Results: The results revealed a profound dysregulation in both the methylome and gene expression landscape of CD14+ monocytes of GCA patients. In particular, monocytes from patients with active disease showed a more pro-inflammatory phenotype compared to controls and patients in remission. As examples, response to interleukin-6 (IL-6) and IL-1 as well as IL-11, that emerged as a new cytokine pathway implicated in GCA, were dysregulated in monocytes from active patients. Furthermore, monocytes from patients in remission with treatment presented an anti-inflammatory phenotype when comparing with controls and patients in remission without treatment, with overexpression of glucocorticoid receptor-target genes and downregulation of genes involved in crucial pathways of the inflammatory process.
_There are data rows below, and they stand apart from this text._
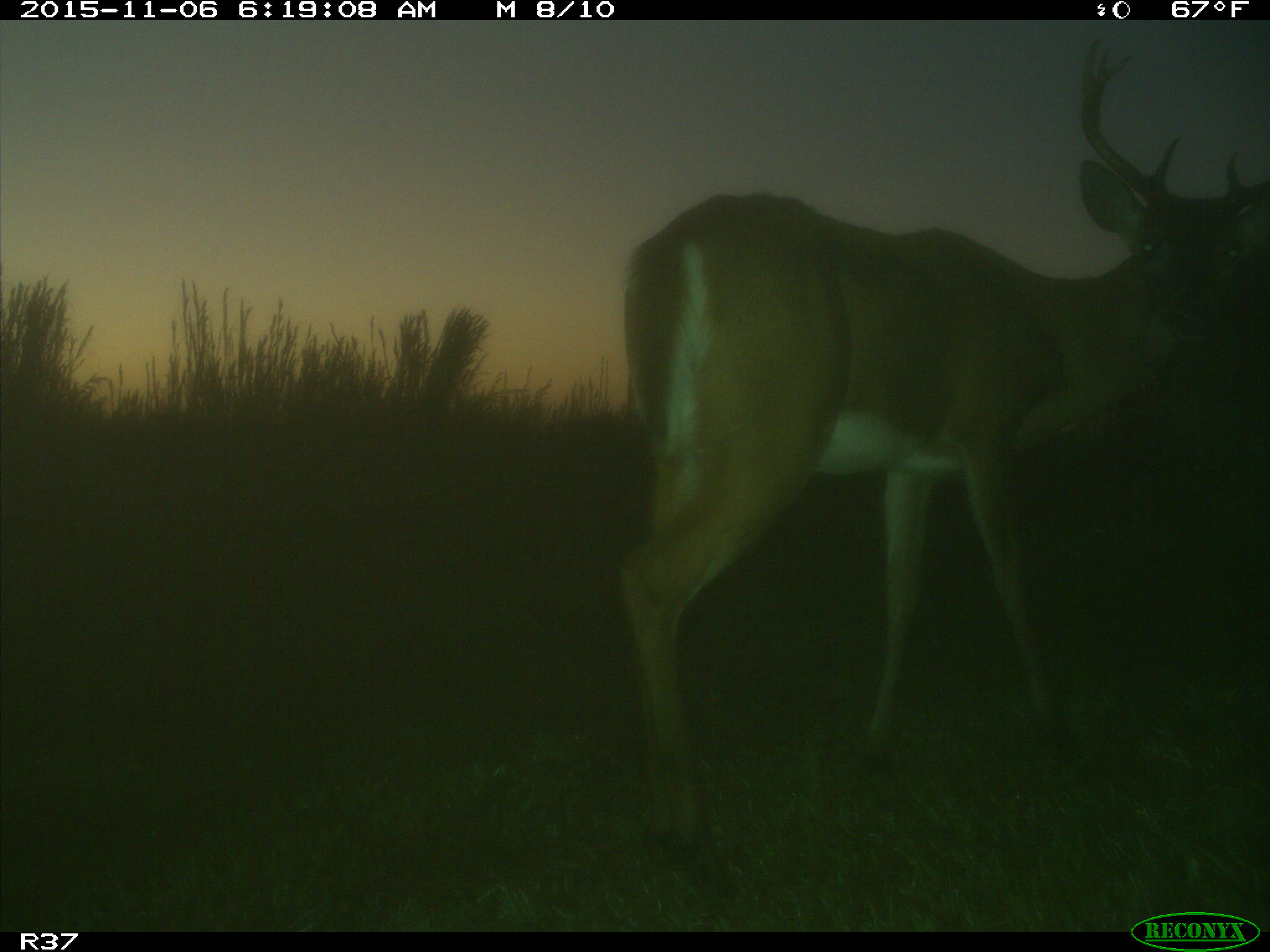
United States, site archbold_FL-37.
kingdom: Animalia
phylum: Chordata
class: Mammalia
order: Artiodactyla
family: Cervidae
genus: Odocoileus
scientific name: Odocoileus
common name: deer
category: unidentified deer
Unidentified deer (deer) (Odocoileus).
Finally, the integrative analysis allowed identifying new genes with a potential role in GCA pathogenesis, such as ITGA7 and CD63, as well as genes mediating the molecular response to GC in GCA, including FKBP5, ETS2, ZBTB16, and ADAMTS2.
Conclusions: Overall, the first analysis of the methylation and transcriptomic profiles of monocytes from GCA patients has provided evidence of genes and pathways that contribute to the pathogenic role of this cell type in GCA as well as to the molecular response to GC treatment.
Disclosures: The authors declare no conflicts of interest. This work has been performed as part of the HELICAL Innovative Training Network, a European Commission funded project under the Horizon 2020 research and innovation programme under the Marie Skłodowska-Curie grant agreement No. 813545.